▸ Excerpt provided:
>>>

How to really read your heart rate
Perching nervously on the edge of my sofa, I clutch my smartphone in my left hand and press my right forefinger over the camera. The device begins beeping, while numbers flash on the screen. I know not what they mean but I’m about to discover my heart rate — courtesy of an app. It cost just £2, which sounds like a fair price for the infinite number of times it allows me to check my ticker.
After a few seconds, the result is revealed: 71 beats per minute (bpm). To my relief, this is categorised by the app’s sliding scale as “normal”, as opposed to “slow” or “fast”. The “fast” section of the scale is coloured an alarming red, presumably to indicate danger. But if I found myself in the red, what would that actually mean? A warning of an imminent heart attack, or simply the need to get off my sofa and on to the treadmill?
Christopher Allen, a senior cardiac nurse with the British Heart Foundation, cautions that “before you start to analyse something you have to understand it. As a general guide, a resting heart rate between 60 and 100 is acceptable. The closer you get to 100, the more you might think ‘does it really need to be that high’?”
It can be brought down by exercising more, reducing stress, avoiding tobacco and, if necessary, losing weight — all basic steps we already know we should be taking for our health. So do we really need to be monitoring our heart rates, too? “It depends on why you’re looking at it,” says Allen.
Paradoxically perhaps, it’s the people of the younger generation who are more likely to use digital technology to check on their health, but the over-40s who more likely need to. “Over 40 we would start to say get your blood pressure and cholesterol checked because that’s when risks start to go up,” says Allen.
Those at risk of heart attacks caused by problems such as high blood pressure or diabetes may be just as likely to be female as male in future, too. Although men in Britain currently face triple the risk of heart attack because their lifestyles are generally less healthy, researchers from Oxford University, UK, revealed recently that per person, smoking, high blood pressure and diabetes produced a higher chance of heart attack in women.
But high blood pressure and high resting heart rate are not the same. While the latter refers to the speed at which the heart beats, blood pressure is a measure of the force your heart uses to pump blood around the body. If left untreated, those with high blood pressure are at increased risk of heart attacks and strokes. Apps can be used to track blood pressure as well as heart rate.
So if you are going to measure your heart rate at home, what do you need to know? Measure it a few times to obtain the true reading. “It’s so responsive, it can shoot up by 30 to 40 beats per minute if you’re anxious,” Allen says. The other consideration is app accuracy. A study last year found huge variability between commercially available heart rate monitoring apps. Says author Dr Christophe Wyss, a cardiologist at Heart Clinic Zurich in Switzerland, “The problem is that there is no law requiring validation of these apps and therefore no way for consumers to know if the results are accurate.”
However, a growing number of GPs welcome the trend for self-tracking. “Anything that makes a patient engage with their health is useful,” says Dr Luke Kane, a GP in Camden, north London. “But there have been lots of rubbish apps that haven’t been tested and have had no quality assurance, so that information is probably not that helpful.”

<<<

▸ Task prompt:
Copy out the heart-rate article starting at "How to really" and ending at "to the treadmill?", putting "couch" wherever "sofa" appears.

▸ Data listing:
>>>

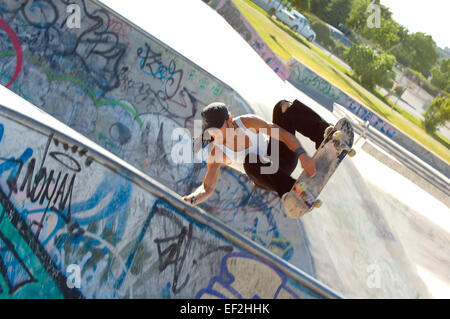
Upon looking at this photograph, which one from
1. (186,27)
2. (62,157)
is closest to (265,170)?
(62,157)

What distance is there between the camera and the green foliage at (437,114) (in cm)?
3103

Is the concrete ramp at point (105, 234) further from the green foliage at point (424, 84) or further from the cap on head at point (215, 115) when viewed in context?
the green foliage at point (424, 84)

<<<
>>>

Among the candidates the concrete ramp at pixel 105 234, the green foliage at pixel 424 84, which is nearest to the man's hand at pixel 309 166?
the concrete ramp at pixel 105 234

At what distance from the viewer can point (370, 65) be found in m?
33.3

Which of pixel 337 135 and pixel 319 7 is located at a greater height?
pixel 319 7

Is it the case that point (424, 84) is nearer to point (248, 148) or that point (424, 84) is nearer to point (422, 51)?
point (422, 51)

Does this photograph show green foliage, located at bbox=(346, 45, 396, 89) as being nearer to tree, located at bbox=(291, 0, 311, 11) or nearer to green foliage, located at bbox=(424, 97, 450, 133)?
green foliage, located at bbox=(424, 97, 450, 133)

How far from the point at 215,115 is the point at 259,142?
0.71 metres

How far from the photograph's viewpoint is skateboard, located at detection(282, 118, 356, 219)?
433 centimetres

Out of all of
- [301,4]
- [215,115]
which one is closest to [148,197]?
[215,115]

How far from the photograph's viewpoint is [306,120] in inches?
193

<<<

▸ Reply:
How to really read your heart rate
Perching nervously on the edge of my couch, I clutch my smartphone in my left hand and press my right forefinger over the camera. The device begins beeping, while numbers flash on the screen. I know not what they mean but I’m about to discover my heart rate — courtesy of an app. It cost just £2, which sounds like a fair price for the infinite number of times it allows me to check my ticker.
After a few seconds, the result is revealed: 71 beats per minute (bpm). To my relief, this is categorised by the app’s sliding scale as “normal”, as opposed to “slow” or “fast”. The “fast” section of the scale is coloured an alarming red, presumably to indicate danger. But if I found myself in the red, what would that actually mean? A warning of an imminent heart attack, or simply the need to get off my couch and on to the treadmill?